Some examples of rear hub motor e-bikes include the very popular Super73 mini bikes that have been seen zooming all over social media, the Zooz Urban Ultralight, as well as all the models in Aventon’s e-bike lineup. Currently, the rear-hub mount motor is the most popular design in e-bikes.
Front-hub mounted motors are less widely used, partly because of the altered weight balance. Front motors also are more likely to spin out when you hit the throttle to take off, as the front wheel has the least amount of weight pressing down on it. And since one of the heaviest pieces of an e-bike, the electric motor, sits inside the spinning gyro of the front wheel, the balance is different.
When properly balanced, as in the VanMoof X3 and S3 models, with the nearly equal weight of a battery in the rear of the bike for stability, for example, a front mount e-bike can be very stable and enjoyable to ride.
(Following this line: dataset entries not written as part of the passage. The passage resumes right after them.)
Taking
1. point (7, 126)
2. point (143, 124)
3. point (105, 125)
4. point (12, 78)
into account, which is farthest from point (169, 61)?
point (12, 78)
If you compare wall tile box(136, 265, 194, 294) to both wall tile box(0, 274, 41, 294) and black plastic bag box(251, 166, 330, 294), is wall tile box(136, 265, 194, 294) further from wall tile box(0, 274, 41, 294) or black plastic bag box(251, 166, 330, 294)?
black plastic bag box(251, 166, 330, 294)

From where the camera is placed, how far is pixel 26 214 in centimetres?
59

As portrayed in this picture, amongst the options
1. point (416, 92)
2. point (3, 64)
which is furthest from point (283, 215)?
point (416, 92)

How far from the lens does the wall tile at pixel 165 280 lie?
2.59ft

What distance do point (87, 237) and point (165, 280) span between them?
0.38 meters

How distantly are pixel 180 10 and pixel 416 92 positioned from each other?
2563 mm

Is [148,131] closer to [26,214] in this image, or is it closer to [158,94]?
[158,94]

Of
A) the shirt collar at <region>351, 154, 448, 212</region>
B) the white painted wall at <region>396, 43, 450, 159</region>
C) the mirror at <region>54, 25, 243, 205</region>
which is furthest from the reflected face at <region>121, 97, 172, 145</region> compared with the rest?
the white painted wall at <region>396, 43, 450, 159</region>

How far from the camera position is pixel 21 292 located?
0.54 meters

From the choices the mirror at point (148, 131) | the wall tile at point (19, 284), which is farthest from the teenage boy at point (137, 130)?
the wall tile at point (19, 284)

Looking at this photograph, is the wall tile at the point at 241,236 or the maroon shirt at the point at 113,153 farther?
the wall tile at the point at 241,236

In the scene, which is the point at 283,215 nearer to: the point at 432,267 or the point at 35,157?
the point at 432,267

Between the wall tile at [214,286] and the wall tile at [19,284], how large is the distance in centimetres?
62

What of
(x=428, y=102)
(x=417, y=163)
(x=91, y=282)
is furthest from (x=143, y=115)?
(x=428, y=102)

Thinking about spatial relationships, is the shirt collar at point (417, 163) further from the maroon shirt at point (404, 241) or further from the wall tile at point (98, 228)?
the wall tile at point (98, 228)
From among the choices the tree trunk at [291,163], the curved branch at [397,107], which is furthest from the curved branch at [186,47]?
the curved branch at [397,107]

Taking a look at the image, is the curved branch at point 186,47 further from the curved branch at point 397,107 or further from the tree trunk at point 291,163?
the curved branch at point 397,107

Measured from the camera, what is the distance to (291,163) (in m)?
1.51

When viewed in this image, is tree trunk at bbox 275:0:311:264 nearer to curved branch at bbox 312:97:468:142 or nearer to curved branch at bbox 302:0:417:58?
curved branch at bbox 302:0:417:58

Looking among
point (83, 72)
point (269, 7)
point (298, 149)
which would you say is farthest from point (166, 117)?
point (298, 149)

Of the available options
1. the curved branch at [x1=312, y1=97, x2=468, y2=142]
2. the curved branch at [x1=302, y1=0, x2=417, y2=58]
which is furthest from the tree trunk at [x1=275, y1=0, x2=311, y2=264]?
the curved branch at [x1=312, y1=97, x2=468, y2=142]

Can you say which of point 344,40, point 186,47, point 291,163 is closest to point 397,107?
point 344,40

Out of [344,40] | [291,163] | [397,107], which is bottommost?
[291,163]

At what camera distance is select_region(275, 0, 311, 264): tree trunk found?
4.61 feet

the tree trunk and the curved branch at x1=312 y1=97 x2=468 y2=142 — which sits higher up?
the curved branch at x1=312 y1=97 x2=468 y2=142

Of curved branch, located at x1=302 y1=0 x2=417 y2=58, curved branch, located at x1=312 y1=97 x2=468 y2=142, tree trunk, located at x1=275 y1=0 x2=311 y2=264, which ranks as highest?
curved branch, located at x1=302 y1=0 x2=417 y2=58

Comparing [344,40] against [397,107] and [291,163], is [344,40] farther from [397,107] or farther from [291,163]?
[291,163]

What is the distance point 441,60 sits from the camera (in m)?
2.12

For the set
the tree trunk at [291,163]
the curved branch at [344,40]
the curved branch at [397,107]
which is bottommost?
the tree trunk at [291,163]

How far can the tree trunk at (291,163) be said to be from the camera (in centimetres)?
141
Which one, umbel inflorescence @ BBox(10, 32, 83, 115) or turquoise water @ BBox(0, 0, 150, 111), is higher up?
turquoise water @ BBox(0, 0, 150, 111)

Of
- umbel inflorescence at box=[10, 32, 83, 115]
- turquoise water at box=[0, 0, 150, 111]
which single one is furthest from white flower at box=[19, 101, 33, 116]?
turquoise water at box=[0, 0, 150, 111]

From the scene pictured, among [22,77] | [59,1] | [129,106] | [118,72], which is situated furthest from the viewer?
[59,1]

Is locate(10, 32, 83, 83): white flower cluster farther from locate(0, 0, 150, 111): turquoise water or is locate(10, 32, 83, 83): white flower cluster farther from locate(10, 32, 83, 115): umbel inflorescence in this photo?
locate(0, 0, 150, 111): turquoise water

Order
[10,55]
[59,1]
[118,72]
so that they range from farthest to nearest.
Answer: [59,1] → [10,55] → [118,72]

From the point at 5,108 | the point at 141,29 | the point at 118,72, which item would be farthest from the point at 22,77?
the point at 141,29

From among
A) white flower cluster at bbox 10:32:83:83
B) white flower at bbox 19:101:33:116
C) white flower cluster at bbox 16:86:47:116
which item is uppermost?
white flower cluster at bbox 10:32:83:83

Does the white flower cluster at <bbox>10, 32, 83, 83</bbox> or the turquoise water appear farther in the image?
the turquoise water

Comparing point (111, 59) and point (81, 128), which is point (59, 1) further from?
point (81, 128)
Some riders notice the sense of being ‘pulled’ by a front mount motor, but these different sensations even out somewhat as you get up to speed on your ride.
Ups & Downs Of Hub Motors
- The small electric motor fits neatly into the front or back wheel, saving space in the frame;
- Being somewhat simpler to fit into the bike and more widely used, hub motor e-bikes tend to be cheaper than mid-drive bikes;
- Less stressful on the drivetrain, especially front-hub motors that don’t interact with the chain and gears at all;
- Hub motors continue to function uninterrupted if there is a problem with the chain, as they put power directly through the wheel to the ground.
- Weight distribution isn’t ideal with a heavy electric motor in the center of a spinning wheel, especially in the front, and hub motors are bigger and heavier, but also more powerful than mid-drive motors;
- Harder to do routine maintenance on wheels and tires, from flat tire repairs to adjusting the spokes, if you’ve got to deal with the motor when you take the wheel off;
- Power delivery direct to tire versus in the center of the drivetrain can give less even and smooth power delivery.
So, you’ve got a choice to make when it’s time to choose an e-bike. In a packed-full market with quality e-bikes available at all prices and quality ranges, though, you can be certain to find an e-bike that fits your style. There are some trade-offs with either choice of motor placement, of course, involving critical performance issues like weight balance and stability (more of an issue with front hub-mount motors), smooth and even delivery of power to supplement your pedaling, and questions of mechanical wear and tear and repairs.
It’s best to take some test rides with various bikes that are set up with these different types of motors to get a feel for your preference. This is sometimes easier said than done, though, as many companies offer a direct-to-consumer, web-based order, and delivery model rather than a network of dealers. Some companies will give you a test ride with a loaner bike that they’ll deliver, or you can go to your nearest good-sized city to check out some dealers who carry the models you’re interested in to try before you buy.